■ What you are asked to do ■
Could you please write out each line of the records exactly, minus the pictures?

◆ ◆ ◆

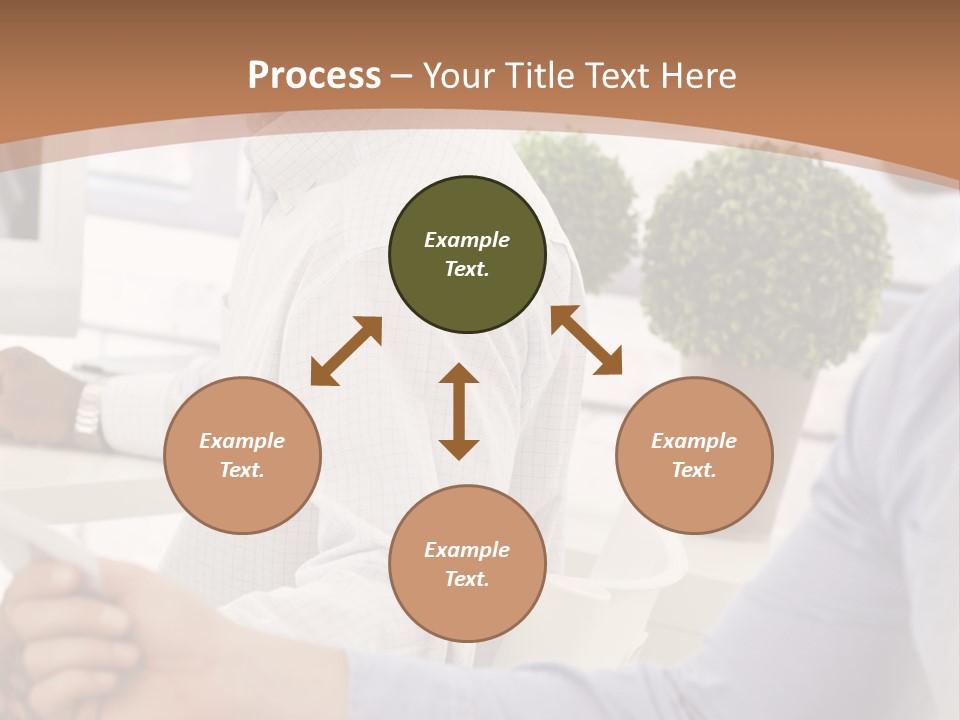 Process – Your Title Text Here

Example Text.

Example Text.

Example Text.

Example Text.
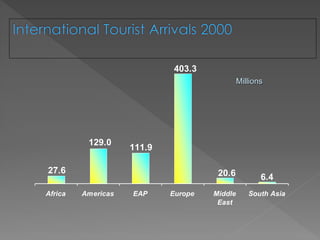 International Tourist Arrivals 2000

Millions

27.6
129.0
111.9
403.3
20.6
6.4

Africa
Americas
EAP
Europe
Middle East
South Asia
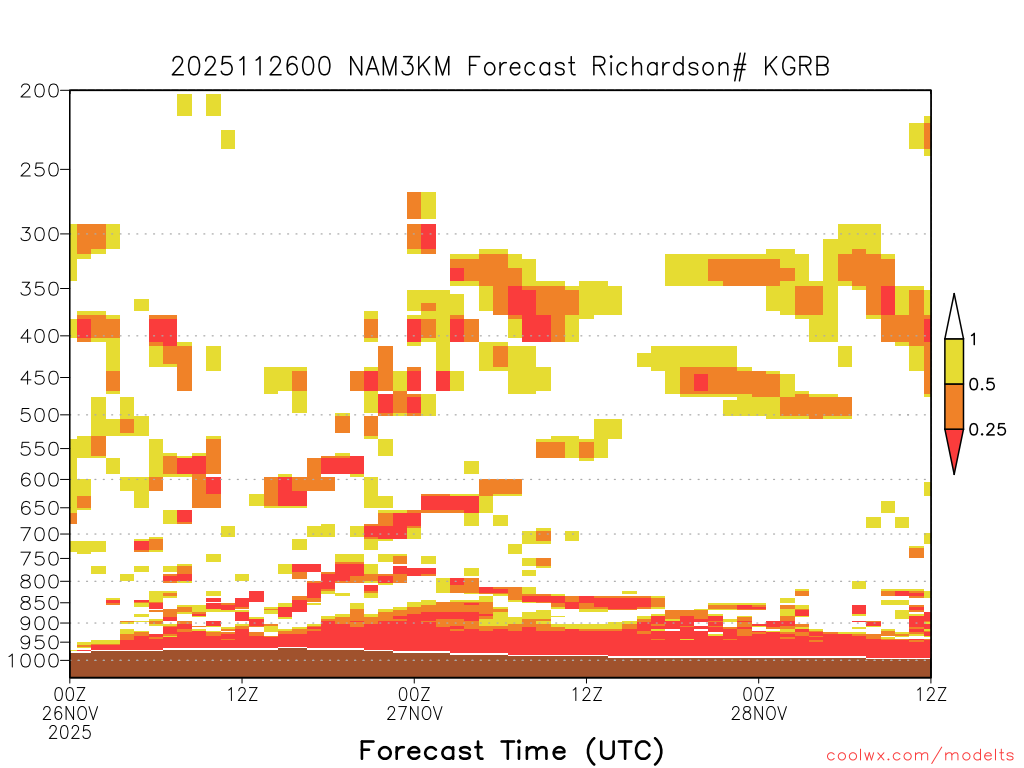 2025112600 NAM3KM Forecast Richardson# KGRB

200
250
300
350
400
450
500
550
600
650
700
750
800
850
900
950
1000

1
0.5
0.25

00Z 26NOV 2025
12Z
00Z 27NOV
12Z
00Z 28NOV
12Z

Forecast Time (UTC)

coolwx.com/modelts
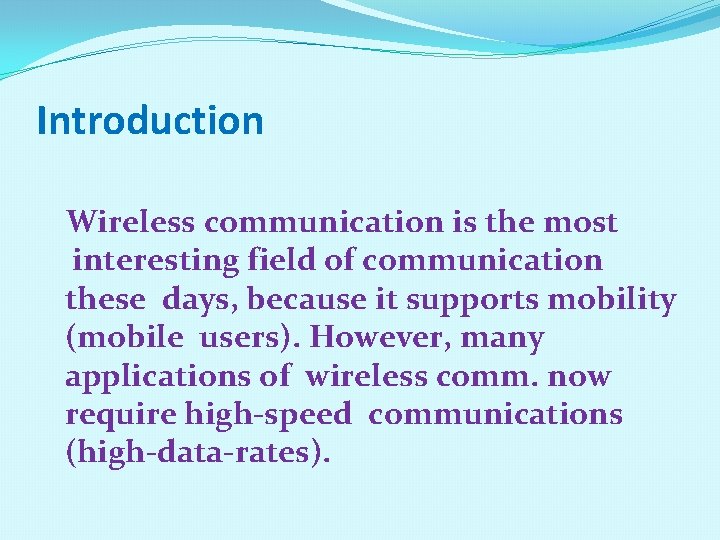 Introduction

Wireless communication is the most interesting field of communication these days, because it supports mobility (mobile users). However, many applications of wireless comm. now require high-speed communications (high-data-rates).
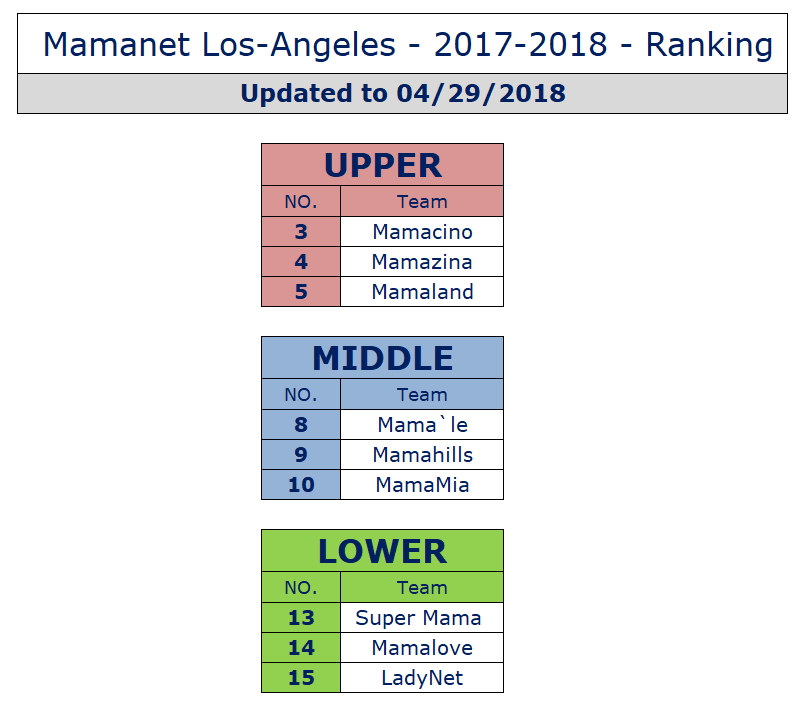 Mamanet Los-Angeles - 2017-2018 - Ranking

Updated to 04/29/2018

UPPER

| NO. | Team |
|---|---|
| 3 | Mamacino |
| 4 | Mamazina |
| 5 | Mamaland |

MIDDLE

| NO. | Team |
|---|---|
| 8 | Mama`le |
| 9 | Mamahills |
| 10 | MamaMia |

LOWER

| NO. | Team |
|---|---|
| 13 | Super Mama |
| 14 | Mamalove |
| 15 | LadyNet |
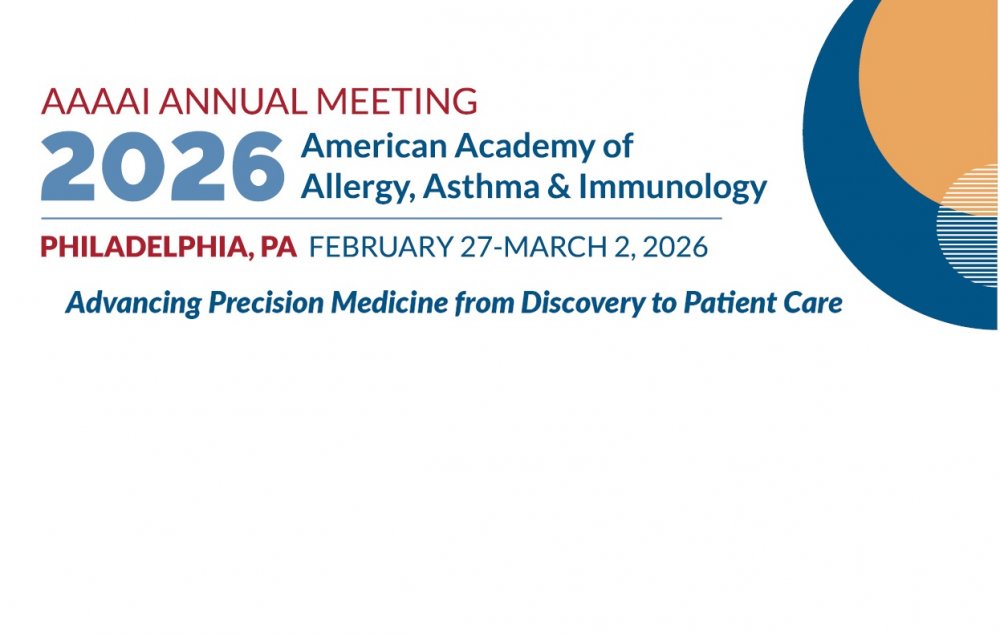 AAAAI ANNUAL MEETING
2026 American Academy of Allergy, Asthma & Immunology
PHILADELPHIA, PA FEBRUARY 27-MARCH 2, 2026

Advancing Precision Medicine from Discovery to Patient Care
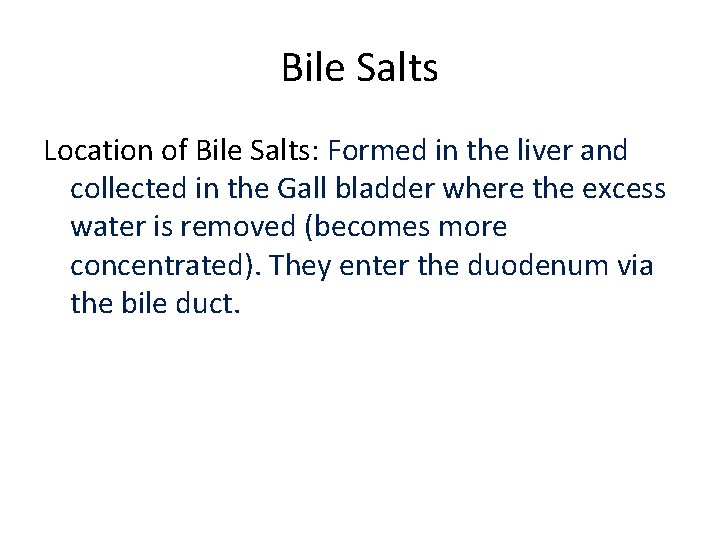 Bile Salts

Location of Bile Salts: Formed in the liver and collected in the Gall bladder where the excess water is removed (becomes more concentrated). They enter the duodenum via the bile duct.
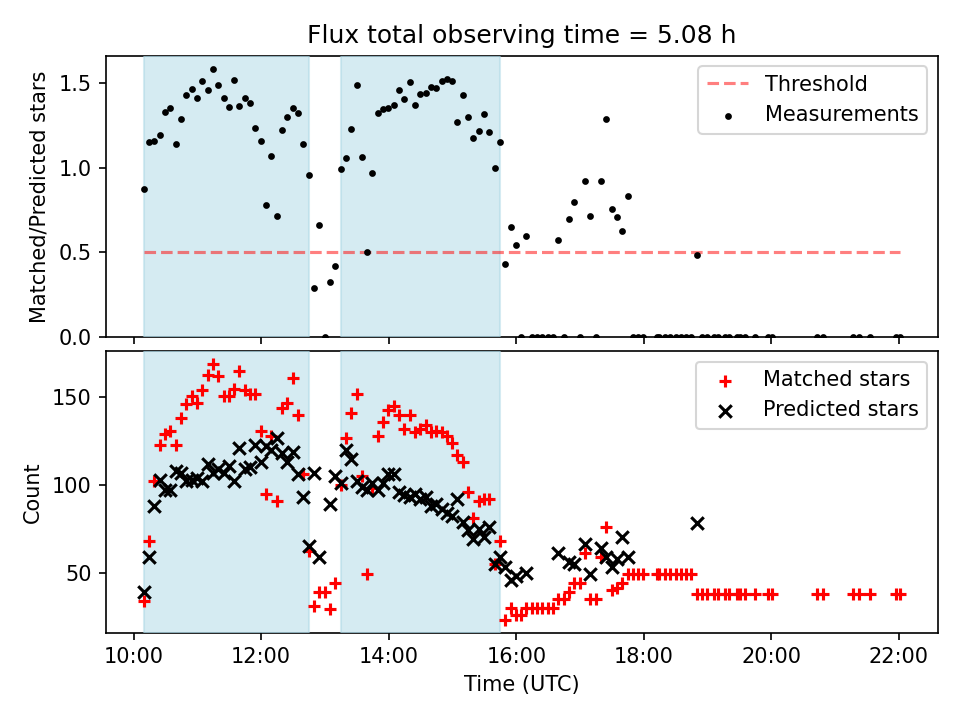 Flux total observing time = 5.08 h

Matched/Predicted stars

1.5
1.0
0.5
0.0

Threshold
Measurements

Count

150
100
50

Matched stars
Predicted stars

10:00
12:00
14:00
16:00
18:00
20:00
22:00

Time (UTC)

◆ ◆ ◆

■ Exercise solution ■
 Process – Your Title Text Here

Example Text.

Example Text.

Example Text.

Example Text.
 International Tourist Arrivals 2000

Millions

27.6
129.0
111.9
403.3
20.6
6.4

Africa
Americas
EAP
Europe
Middle East
South Asia
 2025112600 NAM3KM Forecast Richardson# KGRB

200
250
300
350
400
450
500
550
600
650
700
750
800
850
900
950
1000

1
0.5
0.25

00Z 26NOV 2025
12Z
00Z 27NOV
12Z
00Z 28NOV
12Z

Forecast Time (UTC)

coolwx.com/modelts
 Introduction

Wireless communication is the most interesting field of communication these days, because it supports mobility (mobile users). However, many applications of wireless comm. now require high-speed communications (high-data-rates).
 Mamanet Los-Angeles - 2017-2018 - Ranking

Updated to 04/29/2018

UPPER

| NO. | Team |
|---|---|
| 3 | Mamacino |
| 4 | Mamazina |
| 5 | Mamaland |

MIDDLE

| NO. | Team |
|---|---|
| 8 | Mama`le |
| 9 | Mamahills |
| 10 | MamaMia |

LOWER

| NO. | Team |
|---|---|
| 13 | Super Mama |
| 14 | Mamalove |
| 15 | LadyNet |
 AAAAI ANNUAL MEETING
2026 American Academy of Allergy, Asthma & Immunology
PHILADELPHIA, PA FEBRUARY 27-MARCH 2, 2026

Advancing Precision Medicine from Discovery to Patient Care
 Bile Salts

Location of Bile Salts: Formed in the liver and collected in the Gall bladder where the excess water is removed (becomes more concentrated). They enter the duodenum via the bile duct.
 Flux total observing time = 5.08 h

Matched/Predicted stars

1.5
1.0
0.5
0.0

Threshold
Measurements

Count

150
100
50

Matched stars
Predicted stars

10:00
12:00
14:00
16:00
18:00
20:00
22:00

Time (UTC)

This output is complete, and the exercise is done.